For deals that have been announced but remain pending, a look back at approvals received is warranted, particularly where committees were delegated powers of approval, or key financial or other material terms were not included in the approved draft merger agreement.

In a post-Trulia11world, where the Delaware Court of Chancery frowns upon derivative suits alleging insufficient proxy disclosure and their resultant disclosure-only settlements, this type of claim may represent a tactical evolution in the ubiquitous stockholder litigation that crops up after a public transaction is announced. Activision Blizzard, like Moelis, alleges failure to comply with the DGCL, and the Delaware Court of Chancery is interested in hearing the argument. 

The outcome of this case remains to be seen. For a comprehensive understanding of this decision’s impact and potential actions, we recommend consulting with your contacts at Allen & Overy LLP.

 

Footnotes

1. Sjunde AP-Fonden v. Activision Blizzard, Inc., C. A. 2022-1001-KSJM (Del. Ch. Feb. 29, 2024).

2. Id., at 3.

3. The Opinion also notes that the merger agreement referred to the target only by its code name “Denali” (presumably to protect against the damaging effect of potential leaks in the market).

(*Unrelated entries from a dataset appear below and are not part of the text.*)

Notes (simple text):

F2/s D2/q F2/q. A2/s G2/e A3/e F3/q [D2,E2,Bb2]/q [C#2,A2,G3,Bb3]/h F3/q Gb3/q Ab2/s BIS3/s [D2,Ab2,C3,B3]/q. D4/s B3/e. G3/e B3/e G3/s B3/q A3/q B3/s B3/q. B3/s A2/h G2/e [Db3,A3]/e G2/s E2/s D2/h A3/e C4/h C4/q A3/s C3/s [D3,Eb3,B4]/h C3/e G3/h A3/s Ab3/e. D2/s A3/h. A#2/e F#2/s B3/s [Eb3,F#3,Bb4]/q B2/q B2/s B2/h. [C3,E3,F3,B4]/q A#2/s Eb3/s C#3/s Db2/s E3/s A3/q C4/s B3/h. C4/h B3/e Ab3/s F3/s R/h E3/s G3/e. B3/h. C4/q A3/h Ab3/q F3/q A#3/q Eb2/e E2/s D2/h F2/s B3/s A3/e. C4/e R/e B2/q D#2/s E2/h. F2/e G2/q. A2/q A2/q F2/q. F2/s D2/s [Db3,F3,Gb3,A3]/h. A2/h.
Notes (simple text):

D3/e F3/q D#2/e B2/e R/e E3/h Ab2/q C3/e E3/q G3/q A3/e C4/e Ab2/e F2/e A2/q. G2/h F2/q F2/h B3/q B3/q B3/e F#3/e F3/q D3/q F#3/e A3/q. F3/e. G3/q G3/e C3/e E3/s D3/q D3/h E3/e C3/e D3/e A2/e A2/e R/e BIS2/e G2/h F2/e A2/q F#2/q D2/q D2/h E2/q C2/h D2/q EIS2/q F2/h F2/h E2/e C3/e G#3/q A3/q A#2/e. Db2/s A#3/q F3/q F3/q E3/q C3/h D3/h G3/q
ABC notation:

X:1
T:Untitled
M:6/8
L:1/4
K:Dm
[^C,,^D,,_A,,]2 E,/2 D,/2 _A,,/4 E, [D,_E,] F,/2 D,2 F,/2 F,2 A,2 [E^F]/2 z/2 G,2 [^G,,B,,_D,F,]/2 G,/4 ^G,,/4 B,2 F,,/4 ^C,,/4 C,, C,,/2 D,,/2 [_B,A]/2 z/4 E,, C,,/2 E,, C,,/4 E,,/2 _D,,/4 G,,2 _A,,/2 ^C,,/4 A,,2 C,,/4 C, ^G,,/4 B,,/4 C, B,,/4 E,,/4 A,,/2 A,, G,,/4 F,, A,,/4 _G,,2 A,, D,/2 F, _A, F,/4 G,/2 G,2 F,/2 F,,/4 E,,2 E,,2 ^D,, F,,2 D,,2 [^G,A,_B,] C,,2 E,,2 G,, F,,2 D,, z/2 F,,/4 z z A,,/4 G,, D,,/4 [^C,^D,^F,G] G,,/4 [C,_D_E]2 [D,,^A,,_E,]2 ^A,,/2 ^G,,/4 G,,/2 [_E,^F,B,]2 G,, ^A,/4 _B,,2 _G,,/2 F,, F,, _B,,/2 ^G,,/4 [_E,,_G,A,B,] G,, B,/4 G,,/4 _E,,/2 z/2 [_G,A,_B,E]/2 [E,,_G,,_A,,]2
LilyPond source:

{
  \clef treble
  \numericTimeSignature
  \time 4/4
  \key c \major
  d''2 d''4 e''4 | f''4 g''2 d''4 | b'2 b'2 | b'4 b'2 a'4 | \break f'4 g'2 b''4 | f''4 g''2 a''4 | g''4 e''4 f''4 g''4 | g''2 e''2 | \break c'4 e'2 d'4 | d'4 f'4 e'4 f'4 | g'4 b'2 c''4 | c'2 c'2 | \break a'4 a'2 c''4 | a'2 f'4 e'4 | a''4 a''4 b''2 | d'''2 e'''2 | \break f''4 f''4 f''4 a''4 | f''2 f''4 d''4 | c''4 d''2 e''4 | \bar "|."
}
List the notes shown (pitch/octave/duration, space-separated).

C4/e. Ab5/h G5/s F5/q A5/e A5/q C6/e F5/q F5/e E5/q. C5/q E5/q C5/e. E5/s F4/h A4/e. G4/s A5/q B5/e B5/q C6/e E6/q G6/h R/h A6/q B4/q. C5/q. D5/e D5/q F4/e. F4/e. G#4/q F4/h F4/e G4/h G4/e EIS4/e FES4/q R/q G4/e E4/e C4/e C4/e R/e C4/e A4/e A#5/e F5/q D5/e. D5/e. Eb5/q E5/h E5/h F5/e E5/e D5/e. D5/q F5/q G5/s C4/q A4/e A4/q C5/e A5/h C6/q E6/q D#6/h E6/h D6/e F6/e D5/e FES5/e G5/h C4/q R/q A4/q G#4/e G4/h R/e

4. Source: https://www.businesswire.com/news/home/20220428005998/en/Activision-Blizzard-Stockholders-Approve-Proposed-Microsoft-Transaction/

5. Opinion, at 8.

6. Id. at 15.

7. Id. at 12.

8. It is worthy of note that the Opinion seems to acknowledge that the key financial terms of the merger, including purchase price, had been resolved and discussed with the Board prior to the meeting on January 17. Moreover, the court left open the argument that disclosure schedules may not be required for an “essentially complete” merger agreement in compliance with Section 251(b), but observed that it was premature to make such a determination at this stage of the litigation process. We note that this would be in keeping with the SEC’s guidance regarding disclosure for publicly filed mergers, which does not require public companies to attach disclosure schedules or immaterial exhibits to publicly filed merger agreements.

9. Opinion, at 18.

10. Id. at 21.

11. In re Trulia, Inc., 129 A.3d 884 (Del. Ch. 2016).